B. Catling is a sculptor, poet, performance artist, film maker and novelist, whose recent VORRH trilogy has won great critical and public acclaim. His fictional works are currently being adapted for film and long sequence TV series. He is also a Royal Academician and Emeritus Professor in Fine Art at the Ruskin School of Art, University of Oxford.
‘Brian Catling is simply a genius. His writing is so extraordinary it hurts. It makes me realise how little imagination I have.’ - Terry Gilliam
‘Very weird, very wonderful – the blind prophet gives warning, opens our eyes and offers a counter spell.’ - Marina Warner
Brian Catling was born in London in 1948. He was a poet, sculptor and performance artist, who made installations and painted egg tempera portraits of imagined Cyclops. He was commissioned to make solo installations and performances in many countries including Spain, Japan, Iceland, Israel, Denmark, Holland, Norway, Germany, Greenland and Australia. He also wrote novels.
He was Professor of Fine Art at The Ruskin School of Drawing & Fine Art, University of Oxford, and a fellow of Linacre College.
Brian Catling could hardly be accused of being predictable. After his patchy yet inspired Vorrh trilogy, we have a number of short works from various publishers, including this (currently) Kindle-only collection, Only the Lowly.
A series of loosely linked vignettes about a couple living at a Brighton-esque seaside resort, it gradually emerges that something is clearly off-kilter about the situation.
Like a kind of post-apocalyptic Keeping Up Appearances with shades of The Island of Dr Moreau, it features a deeply disconcerting blend of horror and humour that's perhaps closest in spirit to The League of Gentlemen.

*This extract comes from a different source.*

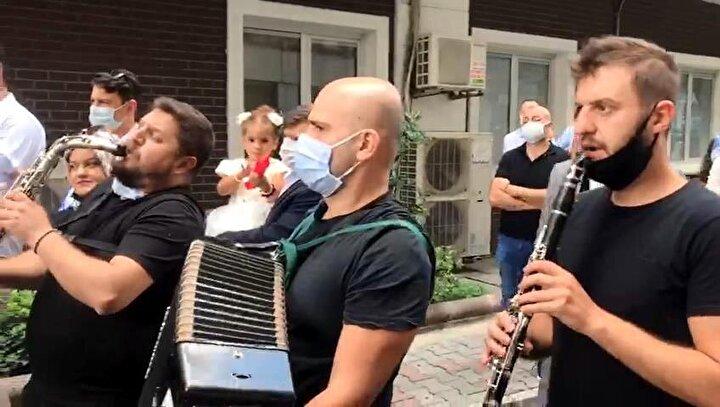 Esenler Menderes Mahallesinde bulunan özel bir hastanenin acil servisinin bulunduğu 307nci Sokakta oturan gelinin, damat ve yakınları tarafından evden alınması için hazırlık yapıldı.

The frequent use of malapropisms is particularly striking and contributes to the impression of characters who are enthusiastically appropriating the culture of middle class British society whilst unwittingly making a grotesque mockery thereof.
It's ultimately too insubstantial to be essential, even for fans of The Vorrh, but it is profoundly weird.
An endlessly fascinating book seemingly set on earth an unspecified amount of time in the future. You follow the lives of married couple Cara and Bertie, mostly told from Bertie's perspective, he becomes more and more deplorable as the book progresses and we get a deeper look into his thoughts and actions. The world building was riveting, snip its of information gradually being fed to us through Bertie's interactions with the world around him. The way Catling played with language in this book was captivating and really brought home the grimy and wholly unpleasant nature of the world and the characters. It was a joy to read, not that anyone cares, but I've in the mists of pretty rough patch in my life and reading this book is the first thing I truly enjoyed in months. As soon as I finished it I downloaded "The Vorrh" on audio book and am enjoying it just much. I could not recomend this book enough.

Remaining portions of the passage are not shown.